The change to the Information Age is creating a new and powerful social class of knowledge workers, whose ability to apply knowledge to work will be the driving force in increasing productivity and innovation in the future.
Like the transformation from the Middle Ages to the Renaissance, the transformation from a Capitalist Society to the Information Age is profoundly altering Worldview and values, political, and social structures, as well as key institutions and economic realities. This transformation will probably not be complete until 2010 or 2020, says Peter F. Drucker, a professor of Social Sciences at Claremont Graduate School. While we do not know yet what a post-capitalist society will look like, Drucker has tried in this book to chart out some of the ways that organizations and economics are changing now.
In the capitalist society, there are two social classes that dominate society, those who own and control the means of production, and the "workers" who make and move things. However, not very many people make and move things anymore, and their number gets fewer every year. This does not mean that the total production in developed countries has declined. In fact, total production of products and services has risen dramatically, but the number of people required to create these products has declined steadily. The capitalist factors of production, (capital, resources, and labor) are being superceded by the most basic economic resource; knowledge.

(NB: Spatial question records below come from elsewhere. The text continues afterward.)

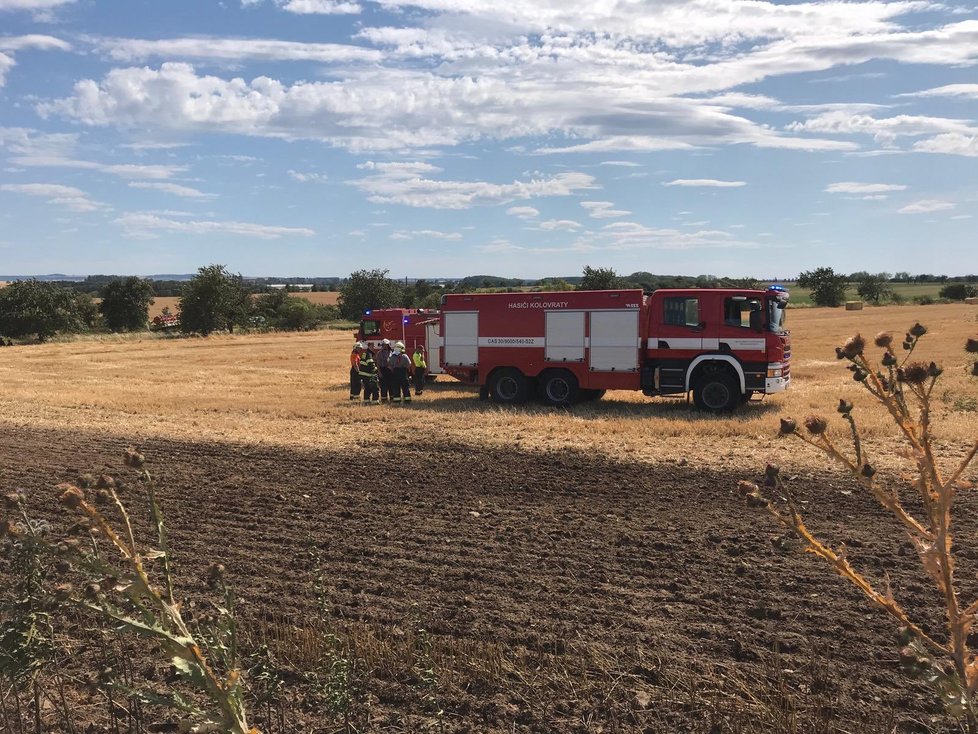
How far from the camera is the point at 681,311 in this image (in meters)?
17.3

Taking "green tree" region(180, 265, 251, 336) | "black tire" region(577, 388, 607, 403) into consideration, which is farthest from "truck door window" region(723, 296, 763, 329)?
"green tree" region(180, 265, 251, 336)

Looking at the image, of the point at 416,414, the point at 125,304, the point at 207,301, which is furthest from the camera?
the point at 125,304

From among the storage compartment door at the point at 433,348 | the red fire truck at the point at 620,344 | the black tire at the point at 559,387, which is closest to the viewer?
the red fire truck at the point at 620,344

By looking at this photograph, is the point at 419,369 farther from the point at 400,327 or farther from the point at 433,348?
the point at 400,327

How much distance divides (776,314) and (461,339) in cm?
734

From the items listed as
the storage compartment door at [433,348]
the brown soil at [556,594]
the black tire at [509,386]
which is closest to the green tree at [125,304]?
the storage compartment door at [433,348]

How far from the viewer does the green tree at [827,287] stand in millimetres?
92062

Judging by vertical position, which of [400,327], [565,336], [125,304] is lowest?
[565,336]

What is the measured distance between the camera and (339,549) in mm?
7629

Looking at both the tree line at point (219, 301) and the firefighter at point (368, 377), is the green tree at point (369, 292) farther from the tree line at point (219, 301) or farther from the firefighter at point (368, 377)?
the firefighter at point (368, 377)

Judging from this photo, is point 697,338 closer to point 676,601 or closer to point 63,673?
point 676,601

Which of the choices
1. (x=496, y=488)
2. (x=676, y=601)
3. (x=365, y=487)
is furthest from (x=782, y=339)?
(x=676, y=601)

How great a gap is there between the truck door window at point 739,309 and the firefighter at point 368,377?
865 cm

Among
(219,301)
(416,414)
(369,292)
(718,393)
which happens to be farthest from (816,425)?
(369,292)
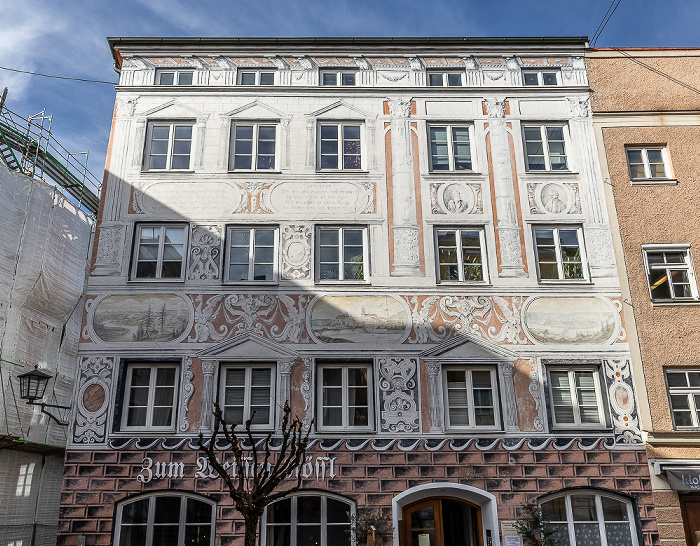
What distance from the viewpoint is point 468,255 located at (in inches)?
640

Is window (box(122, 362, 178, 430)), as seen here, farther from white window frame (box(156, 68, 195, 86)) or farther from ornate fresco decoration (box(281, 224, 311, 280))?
white window frame (box(156, 68, 195, 86))

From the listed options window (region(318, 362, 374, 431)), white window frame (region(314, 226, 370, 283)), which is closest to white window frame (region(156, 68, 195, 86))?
white window frame (region(314, 226, 370, 283))

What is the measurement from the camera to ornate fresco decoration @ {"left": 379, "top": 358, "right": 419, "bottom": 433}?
1458 cm

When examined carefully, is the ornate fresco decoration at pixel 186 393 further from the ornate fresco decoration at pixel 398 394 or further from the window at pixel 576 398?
the window at pixel 576 398

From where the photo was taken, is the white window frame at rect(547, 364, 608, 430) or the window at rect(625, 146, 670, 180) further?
the window at rect(625, 146, 670, 180)

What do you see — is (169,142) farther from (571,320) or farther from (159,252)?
(571,320)

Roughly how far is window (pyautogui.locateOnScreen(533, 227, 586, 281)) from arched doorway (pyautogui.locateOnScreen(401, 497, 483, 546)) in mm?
5746

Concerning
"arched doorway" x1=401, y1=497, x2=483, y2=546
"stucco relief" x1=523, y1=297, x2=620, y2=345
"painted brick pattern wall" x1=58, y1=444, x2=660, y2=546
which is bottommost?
"arched doorway" x1=401, y1=497, x2=483, y2=546

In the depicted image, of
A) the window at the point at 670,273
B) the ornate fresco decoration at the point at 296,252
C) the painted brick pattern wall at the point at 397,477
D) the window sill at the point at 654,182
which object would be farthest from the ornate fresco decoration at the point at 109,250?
the window sill at the point at 654,182

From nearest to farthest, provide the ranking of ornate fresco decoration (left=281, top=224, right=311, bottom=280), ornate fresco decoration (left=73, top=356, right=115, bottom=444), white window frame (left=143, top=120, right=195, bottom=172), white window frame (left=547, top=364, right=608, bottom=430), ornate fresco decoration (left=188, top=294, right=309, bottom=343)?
ornate fresco decoration (left=73, top=356, right=115, bottom=444) < white window frame (left=547, top=364, right=608, bottom=430) < ornate fresco decoration (left=188, top=294, right=309, bottom=343) < ornate fresco decoration (left=281, top=224, right=311, bottom=280) < white window frame (left=143, top=120, right=195, bottom=172)

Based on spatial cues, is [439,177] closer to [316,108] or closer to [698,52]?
[316,108]

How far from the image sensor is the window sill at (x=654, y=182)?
1677 centimetres

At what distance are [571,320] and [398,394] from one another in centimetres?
450

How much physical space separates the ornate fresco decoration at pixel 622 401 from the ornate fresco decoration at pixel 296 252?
737cm
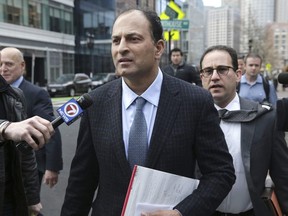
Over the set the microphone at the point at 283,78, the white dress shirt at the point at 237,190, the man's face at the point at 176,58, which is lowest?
the white dress shirt at the point at 237,190

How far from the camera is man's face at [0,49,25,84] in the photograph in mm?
4102

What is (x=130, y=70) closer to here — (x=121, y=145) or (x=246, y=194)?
(x=121, y=145)

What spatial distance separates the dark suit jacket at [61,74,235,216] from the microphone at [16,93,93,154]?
358mm

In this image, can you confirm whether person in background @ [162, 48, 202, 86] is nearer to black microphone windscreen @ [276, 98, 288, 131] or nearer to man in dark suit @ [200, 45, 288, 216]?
man in dark suit @ [200, 45, 288, 216]

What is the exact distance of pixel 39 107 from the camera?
4.03m

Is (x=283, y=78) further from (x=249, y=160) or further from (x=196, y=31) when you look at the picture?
(x=196, y=31)

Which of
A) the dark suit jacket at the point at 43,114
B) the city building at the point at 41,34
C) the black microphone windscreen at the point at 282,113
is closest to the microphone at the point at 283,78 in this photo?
the black microphone windscreen at the point at 282,113

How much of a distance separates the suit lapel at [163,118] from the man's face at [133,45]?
0.16 meters

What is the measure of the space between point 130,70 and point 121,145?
0.39 metres

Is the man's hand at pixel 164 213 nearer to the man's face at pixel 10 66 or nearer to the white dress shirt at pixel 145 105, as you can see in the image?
the white dress shirt at pixel 145 105

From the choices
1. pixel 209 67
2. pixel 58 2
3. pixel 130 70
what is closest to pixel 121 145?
pixel 130 70

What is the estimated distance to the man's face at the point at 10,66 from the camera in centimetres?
410

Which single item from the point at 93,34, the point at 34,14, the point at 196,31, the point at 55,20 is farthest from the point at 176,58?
the point at 196,31

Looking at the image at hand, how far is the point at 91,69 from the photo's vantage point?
46.7 meters
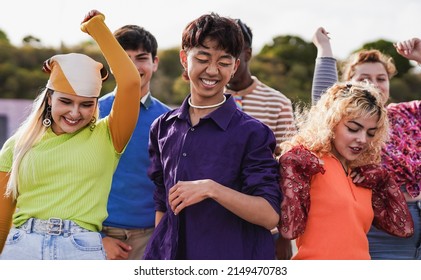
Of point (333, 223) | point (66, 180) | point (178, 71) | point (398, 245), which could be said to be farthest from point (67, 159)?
point (178, 71)

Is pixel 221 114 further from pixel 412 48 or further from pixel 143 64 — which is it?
pixel 412 48

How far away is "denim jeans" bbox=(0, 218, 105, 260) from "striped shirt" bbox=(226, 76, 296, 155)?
1582mm

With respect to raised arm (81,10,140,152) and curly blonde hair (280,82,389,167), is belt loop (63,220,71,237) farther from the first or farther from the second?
curly blonde hair (280,82,389,167)

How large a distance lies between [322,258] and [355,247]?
0.17 metres

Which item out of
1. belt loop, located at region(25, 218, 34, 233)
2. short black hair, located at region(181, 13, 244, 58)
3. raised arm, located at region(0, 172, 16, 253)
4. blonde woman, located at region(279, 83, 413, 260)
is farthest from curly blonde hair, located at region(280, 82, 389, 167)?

Value is now created by improving productivity and by innovation, tasks that require the application of knowledge to work. The leading social class of the future, says Drucker, will be knowledge workers who can put knowledge to practical use and work in organization with others on common goals. Improving productivity also depends on concentrating on tasks that increase the performance of specific goals. This means that tasks not central to the goals of an organization will be increasingly outsourced to specialized companies that can perform those tasks better.